The Marshall Scholarship program was established in 1953 by the British Parliament as a gesture to the United States for assistance received after World War II under the Marshall Plan. The scholarships award highly-qualified American undergraduates and recent college graduates with two years of fully funded study at any university in the United Kingdom.
Congratulations, Rachel!

Sunday, October 14, 2007

Political Science Comes to Eastman


The Humanities Department expanded its disciplinary breadth in 2007 when Dr. Glenn Mackin (PhD 2005, Political Science, U. of Washington) joined the Eastman Faculty. "Eastman students have shown steady interest in Political Science classes, and we are glad to be able now to offer them on our campus," says department chair Timothy Scheie. "Moreover, as a political theorist Professor Mackin also brings a strong philosophical perspective to our course offerings."

Professor Mackin comes to Rochester from Seattle, where he taught for two years at the University of Washington before joining the Eastman faculty. He is currently teaching a course on democratic theory and two sections of the Freshman Writing Seminar on "The Politics of Personhood." This spring he has developed two courses that are new to our curriculum: "Concepts of Power" and "Modernity and Politics."

Wednesday, October 3, 2007

New Diversity in the Curriculum

A new course, “African-American Art” (AH 281), is broadening diversity in Humanities study at Eastman this fall. “Race is an enormously important issue in American culture, particularly in the wake of Katrina,” says Professor Rachel Remmel, the course’s instructor. “A course on African-American art will complement the study of jazz at our school.” Students in the course explore four main moments in the history of African-American Art: slavery, the nineteenth century, the Harlem Renaissance, and postmodernism.”

Pictured: Louiza Francis Combs, Woven Wool Blanket, Kentucky, c. 1890, 79 1/2" x 61". Collection of Kenneth Combs, Warrensville Heights, Ohio.

For images of post-Katrina New Orleans, visit
http://www.flickr.com/photos/recluse26

Fulbright Grants and the Eastman Experience: a Successful Match


This year four Eastman students are studying and teaching through the U.S. Government Fulbright program. Jay Kacherski, Masters of Music in Guitar Performance (2005) is in Mexico City, researching, studying and performing contemporary Mexican classical guitar music at the Escuela Nacional de Musica (National School of Music). John Koslovsky, Ph.D. candidate in Music Theory (2009) is researching the life and work of musicologist Felix Salzer at the Universität für Musik und darstellende Kunst Wien (pictured). Adam Peithmann, Bachelor of Music candidate in Organ Performance (2007) is studying the organ works of Dietrich Buxtehude on North German Baroque instruments with Professor Harald Vogel at the Hochschule für Kunst in Bremen, Germany.
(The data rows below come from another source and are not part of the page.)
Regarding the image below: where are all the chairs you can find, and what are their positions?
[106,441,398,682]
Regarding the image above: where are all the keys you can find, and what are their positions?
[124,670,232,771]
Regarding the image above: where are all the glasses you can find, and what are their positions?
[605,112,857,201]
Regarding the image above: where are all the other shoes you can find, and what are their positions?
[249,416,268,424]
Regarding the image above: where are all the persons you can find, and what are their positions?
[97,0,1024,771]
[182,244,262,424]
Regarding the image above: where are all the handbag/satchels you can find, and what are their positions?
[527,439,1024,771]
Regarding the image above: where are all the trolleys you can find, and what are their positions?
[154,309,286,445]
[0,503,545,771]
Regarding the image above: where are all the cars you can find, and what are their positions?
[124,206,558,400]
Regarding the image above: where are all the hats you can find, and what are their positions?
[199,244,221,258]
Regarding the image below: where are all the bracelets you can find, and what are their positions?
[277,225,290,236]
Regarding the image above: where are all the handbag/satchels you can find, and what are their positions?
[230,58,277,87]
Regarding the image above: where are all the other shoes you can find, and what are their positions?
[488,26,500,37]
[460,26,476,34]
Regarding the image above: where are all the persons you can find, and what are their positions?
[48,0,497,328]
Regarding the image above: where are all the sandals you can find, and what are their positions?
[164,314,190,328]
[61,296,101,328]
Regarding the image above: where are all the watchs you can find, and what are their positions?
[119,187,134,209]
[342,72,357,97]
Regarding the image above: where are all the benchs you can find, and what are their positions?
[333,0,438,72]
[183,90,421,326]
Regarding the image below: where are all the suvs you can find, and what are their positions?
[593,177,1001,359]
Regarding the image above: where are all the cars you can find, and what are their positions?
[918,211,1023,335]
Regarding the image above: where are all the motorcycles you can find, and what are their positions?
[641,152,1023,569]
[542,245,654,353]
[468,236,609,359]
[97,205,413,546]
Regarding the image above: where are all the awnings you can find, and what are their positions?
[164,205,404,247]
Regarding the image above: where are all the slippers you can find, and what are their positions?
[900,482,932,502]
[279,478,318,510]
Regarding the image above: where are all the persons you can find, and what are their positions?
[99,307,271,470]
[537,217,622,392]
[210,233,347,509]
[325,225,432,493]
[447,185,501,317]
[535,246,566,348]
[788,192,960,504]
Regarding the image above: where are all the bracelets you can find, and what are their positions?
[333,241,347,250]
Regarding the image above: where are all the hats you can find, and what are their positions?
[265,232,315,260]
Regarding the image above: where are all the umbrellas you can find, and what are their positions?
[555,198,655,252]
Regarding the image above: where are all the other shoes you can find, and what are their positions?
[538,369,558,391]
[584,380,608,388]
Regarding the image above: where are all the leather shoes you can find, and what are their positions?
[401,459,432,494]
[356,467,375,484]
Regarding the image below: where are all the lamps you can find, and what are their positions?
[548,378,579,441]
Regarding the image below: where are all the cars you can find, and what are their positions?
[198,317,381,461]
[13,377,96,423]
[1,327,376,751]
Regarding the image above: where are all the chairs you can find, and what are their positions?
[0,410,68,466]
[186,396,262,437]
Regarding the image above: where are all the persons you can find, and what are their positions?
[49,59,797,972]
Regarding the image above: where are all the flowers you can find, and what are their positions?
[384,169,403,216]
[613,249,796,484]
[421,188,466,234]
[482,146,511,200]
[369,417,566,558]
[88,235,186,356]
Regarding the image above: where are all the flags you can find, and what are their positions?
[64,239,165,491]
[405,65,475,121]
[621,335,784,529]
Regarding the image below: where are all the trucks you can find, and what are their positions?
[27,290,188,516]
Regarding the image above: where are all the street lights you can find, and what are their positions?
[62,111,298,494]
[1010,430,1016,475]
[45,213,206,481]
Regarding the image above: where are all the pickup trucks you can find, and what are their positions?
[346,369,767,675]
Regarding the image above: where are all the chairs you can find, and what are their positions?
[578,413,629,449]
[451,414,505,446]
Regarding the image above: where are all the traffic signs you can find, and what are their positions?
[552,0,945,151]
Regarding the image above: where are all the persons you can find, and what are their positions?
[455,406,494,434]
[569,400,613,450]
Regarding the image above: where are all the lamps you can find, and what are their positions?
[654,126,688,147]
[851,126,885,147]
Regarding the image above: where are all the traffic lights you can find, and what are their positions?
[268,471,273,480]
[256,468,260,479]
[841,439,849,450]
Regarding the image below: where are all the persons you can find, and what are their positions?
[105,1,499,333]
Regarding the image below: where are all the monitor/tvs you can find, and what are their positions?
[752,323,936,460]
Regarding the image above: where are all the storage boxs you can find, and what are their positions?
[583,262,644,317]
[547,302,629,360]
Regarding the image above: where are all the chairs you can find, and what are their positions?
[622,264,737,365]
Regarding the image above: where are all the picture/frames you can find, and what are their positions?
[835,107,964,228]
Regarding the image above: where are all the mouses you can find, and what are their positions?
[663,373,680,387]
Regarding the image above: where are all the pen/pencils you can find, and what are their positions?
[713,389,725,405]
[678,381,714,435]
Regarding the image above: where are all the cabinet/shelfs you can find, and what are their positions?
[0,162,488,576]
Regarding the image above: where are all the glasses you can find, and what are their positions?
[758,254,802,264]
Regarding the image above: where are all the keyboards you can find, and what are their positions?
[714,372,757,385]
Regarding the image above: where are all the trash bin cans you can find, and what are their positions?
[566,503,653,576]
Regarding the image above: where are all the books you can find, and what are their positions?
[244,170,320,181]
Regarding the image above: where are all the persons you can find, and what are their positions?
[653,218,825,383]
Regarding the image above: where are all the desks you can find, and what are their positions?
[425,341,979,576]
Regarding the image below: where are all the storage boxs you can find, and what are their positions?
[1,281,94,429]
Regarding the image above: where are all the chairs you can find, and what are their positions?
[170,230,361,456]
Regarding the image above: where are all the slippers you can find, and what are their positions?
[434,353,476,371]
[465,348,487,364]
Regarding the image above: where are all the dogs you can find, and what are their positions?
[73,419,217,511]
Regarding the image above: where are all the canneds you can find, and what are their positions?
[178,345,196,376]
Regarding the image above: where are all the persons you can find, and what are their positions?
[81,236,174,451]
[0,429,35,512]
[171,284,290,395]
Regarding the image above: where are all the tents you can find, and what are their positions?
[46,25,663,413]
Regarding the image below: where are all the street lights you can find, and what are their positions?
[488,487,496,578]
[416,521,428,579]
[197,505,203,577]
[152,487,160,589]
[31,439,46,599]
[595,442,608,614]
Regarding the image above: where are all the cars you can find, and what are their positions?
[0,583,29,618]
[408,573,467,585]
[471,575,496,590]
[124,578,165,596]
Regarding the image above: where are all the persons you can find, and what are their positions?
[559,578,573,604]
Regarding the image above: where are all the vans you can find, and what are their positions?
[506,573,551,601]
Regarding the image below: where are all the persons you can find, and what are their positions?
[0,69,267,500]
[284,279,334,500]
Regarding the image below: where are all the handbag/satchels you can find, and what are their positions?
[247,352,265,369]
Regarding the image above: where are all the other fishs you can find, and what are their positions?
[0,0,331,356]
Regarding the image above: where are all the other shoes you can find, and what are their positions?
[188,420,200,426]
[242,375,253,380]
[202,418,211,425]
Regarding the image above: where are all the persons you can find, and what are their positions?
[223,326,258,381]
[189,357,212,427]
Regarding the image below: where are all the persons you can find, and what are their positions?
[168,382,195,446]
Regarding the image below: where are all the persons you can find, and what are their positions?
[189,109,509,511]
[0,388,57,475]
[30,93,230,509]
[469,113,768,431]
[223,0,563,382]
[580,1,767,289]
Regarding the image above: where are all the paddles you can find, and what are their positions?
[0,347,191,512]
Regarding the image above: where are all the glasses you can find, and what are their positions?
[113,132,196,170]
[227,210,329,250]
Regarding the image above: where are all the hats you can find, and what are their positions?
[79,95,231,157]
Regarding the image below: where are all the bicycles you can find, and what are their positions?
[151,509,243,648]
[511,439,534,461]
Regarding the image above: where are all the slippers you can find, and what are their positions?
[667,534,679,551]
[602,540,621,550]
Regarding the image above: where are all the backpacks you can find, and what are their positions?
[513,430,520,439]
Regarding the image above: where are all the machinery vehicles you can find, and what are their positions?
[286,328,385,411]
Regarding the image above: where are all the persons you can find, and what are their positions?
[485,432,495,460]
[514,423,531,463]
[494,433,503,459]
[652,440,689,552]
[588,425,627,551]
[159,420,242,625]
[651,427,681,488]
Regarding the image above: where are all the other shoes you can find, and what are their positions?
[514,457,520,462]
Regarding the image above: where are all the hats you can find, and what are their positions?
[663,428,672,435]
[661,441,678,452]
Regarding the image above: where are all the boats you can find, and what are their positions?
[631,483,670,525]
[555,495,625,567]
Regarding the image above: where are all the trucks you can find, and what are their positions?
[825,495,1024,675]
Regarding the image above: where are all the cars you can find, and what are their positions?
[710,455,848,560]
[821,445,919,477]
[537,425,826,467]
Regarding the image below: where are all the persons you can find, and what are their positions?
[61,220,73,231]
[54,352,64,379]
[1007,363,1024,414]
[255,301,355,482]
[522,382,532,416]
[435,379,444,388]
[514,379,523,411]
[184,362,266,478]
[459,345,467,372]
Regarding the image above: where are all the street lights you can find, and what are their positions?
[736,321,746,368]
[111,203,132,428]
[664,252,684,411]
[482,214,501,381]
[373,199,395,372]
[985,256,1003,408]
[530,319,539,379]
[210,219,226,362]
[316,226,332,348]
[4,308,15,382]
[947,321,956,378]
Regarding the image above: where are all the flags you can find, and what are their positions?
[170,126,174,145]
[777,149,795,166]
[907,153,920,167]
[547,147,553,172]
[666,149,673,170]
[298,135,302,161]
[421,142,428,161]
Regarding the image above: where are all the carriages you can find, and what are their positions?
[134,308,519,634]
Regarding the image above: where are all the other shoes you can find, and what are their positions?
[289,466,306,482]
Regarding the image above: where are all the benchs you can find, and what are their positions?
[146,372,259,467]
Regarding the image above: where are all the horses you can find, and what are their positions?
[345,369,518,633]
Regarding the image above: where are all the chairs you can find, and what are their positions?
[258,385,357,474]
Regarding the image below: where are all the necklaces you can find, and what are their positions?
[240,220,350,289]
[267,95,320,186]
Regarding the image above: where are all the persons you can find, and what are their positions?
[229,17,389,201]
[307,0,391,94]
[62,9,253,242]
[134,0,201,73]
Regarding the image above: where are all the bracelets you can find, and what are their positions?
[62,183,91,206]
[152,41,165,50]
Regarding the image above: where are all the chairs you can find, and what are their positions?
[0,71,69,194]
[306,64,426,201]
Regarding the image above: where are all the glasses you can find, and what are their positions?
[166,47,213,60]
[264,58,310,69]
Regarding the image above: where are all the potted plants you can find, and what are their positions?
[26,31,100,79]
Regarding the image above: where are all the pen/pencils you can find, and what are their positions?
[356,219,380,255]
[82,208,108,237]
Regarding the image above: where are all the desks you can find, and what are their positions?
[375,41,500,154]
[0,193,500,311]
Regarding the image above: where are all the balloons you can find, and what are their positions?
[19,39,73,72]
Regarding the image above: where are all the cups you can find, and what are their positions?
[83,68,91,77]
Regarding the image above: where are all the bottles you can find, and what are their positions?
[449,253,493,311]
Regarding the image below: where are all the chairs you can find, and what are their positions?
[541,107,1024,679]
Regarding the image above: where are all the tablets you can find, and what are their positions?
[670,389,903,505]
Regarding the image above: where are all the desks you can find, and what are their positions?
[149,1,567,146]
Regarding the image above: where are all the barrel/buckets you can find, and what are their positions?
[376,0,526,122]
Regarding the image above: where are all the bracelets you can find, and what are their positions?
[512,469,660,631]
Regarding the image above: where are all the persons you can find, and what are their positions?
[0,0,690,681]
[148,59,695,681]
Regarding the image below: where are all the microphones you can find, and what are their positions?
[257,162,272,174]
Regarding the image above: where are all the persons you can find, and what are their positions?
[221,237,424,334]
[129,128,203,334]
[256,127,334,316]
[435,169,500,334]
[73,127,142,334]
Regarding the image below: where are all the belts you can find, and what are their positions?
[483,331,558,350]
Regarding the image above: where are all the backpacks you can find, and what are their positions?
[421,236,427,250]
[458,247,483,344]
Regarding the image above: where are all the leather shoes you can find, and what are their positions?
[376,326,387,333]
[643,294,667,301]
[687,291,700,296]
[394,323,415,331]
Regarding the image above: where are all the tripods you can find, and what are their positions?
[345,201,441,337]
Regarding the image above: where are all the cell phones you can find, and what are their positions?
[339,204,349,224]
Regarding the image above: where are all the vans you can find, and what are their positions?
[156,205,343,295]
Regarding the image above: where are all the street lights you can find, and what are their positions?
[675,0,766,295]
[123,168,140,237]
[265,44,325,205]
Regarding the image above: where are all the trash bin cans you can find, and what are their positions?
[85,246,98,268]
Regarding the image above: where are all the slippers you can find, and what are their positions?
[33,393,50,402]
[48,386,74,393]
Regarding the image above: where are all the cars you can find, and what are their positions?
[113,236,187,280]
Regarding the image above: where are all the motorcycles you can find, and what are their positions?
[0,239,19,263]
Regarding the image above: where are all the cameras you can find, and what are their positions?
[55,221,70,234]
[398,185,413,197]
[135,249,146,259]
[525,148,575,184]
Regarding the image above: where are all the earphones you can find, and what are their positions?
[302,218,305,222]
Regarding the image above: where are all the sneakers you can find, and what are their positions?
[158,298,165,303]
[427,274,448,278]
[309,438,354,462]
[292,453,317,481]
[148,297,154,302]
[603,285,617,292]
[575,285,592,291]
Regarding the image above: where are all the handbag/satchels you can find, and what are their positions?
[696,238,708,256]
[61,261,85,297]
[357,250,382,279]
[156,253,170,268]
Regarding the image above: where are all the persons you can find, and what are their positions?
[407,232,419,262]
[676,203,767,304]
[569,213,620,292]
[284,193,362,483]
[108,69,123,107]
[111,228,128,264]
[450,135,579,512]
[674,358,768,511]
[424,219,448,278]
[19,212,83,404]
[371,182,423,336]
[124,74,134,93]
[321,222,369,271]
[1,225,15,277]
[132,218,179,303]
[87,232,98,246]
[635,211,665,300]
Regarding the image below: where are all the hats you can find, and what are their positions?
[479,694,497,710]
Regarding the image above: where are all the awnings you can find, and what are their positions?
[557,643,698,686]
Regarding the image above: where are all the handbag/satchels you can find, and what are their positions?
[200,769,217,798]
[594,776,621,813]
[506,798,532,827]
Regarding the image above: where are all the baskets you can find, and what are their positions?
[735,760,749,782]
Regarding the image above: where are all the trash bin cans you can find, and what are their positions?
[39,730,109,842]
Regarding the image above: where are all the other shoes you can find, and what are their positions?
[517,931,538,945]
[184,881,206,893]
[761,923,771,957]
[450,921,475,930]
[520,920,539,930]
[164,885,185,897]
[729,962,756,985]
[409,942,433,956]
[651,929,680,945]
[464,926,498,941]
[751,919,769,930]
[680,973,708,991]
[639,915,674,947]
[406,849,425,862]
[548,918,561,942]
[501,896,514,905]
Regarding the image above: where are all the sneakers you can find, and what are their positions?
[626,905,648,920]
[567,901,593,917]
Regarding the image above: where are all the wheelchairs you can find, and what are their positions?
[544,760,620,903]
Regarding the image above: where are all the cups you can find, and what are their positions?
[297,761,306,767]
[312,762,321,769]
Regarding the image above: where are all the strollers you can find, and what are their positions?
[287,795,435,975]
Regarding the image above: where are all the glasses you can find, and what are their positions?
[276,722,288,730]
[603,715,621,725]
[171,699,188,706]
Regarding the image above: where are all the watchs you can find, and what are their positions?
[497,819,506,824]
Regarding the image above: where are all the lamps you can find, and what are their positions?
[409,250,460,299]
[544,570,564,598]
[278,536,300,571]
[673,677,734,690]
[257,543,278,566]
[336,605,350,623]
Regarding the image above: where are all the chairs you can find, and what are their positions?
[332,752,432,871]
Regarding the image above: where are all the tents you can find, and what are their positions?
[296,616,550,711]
Anton (TJ) Grasch, a bachelor's degree candidate in voice (2007), has received a Fulbright-administered teaching assistantship in Austrian schools.

“I’m thrilled with this year’s success,” says Humanities professor and Fulbright Program Advisor Reinhild Steingröver, “but not at all surprised. Eastman students often fit the profile the Fulbright commission is seeking. Take Adam Peithman, for example. As an undergraduate he studied German language, history, and culture in the Humanities Department at Eastman and on the University of Rochester’s summer program in Berlin. His intellectual curiosity and strong language skills, along with a well-articulated project and the excellence of his playing, permitted him to assemble an exceptionally strong application.”

For more information on the Fulbright Program, visit
http://us.fulbrightonline.org/about.html
For information on Eastman’s Fulbright application process, visit
http://www.esm.rochester.edu/careers/fulbright.php

Adventures in Illegal Art


Negativland isn't just some group of merry pranksters; its art is about tearing apart and reassembling found images to create new ones, in an attempt to make social, political and artistic statements. Hilarious and chilling.
- THE ONION

Pranks, media hoaxes, media literacy, the art of collage, creative activism in a media saturated multi-national world, file sharing, intellectual property issues, evolving notions of art and ownership and law in a digital age, artistic and funny critiques of mass media and culture, so-called “culture jamming” (a term coined by Negativland way back in 1984).... even if you've never heard of Negativland, if you are interested in any of these issues you’re sure to find this presentation worth your time and attention.

Most famous for getting sued for their “U2” single, Negativland have had many years of fun being a thorn in the side of the corporate media and entertainment biz. They’ve released a a number of CDs, do occasional tours, make little movies, and were the subject of San Francisco filmmaker Craig Baldwin’s 1995 feature film “SONIC OUTLAWS”.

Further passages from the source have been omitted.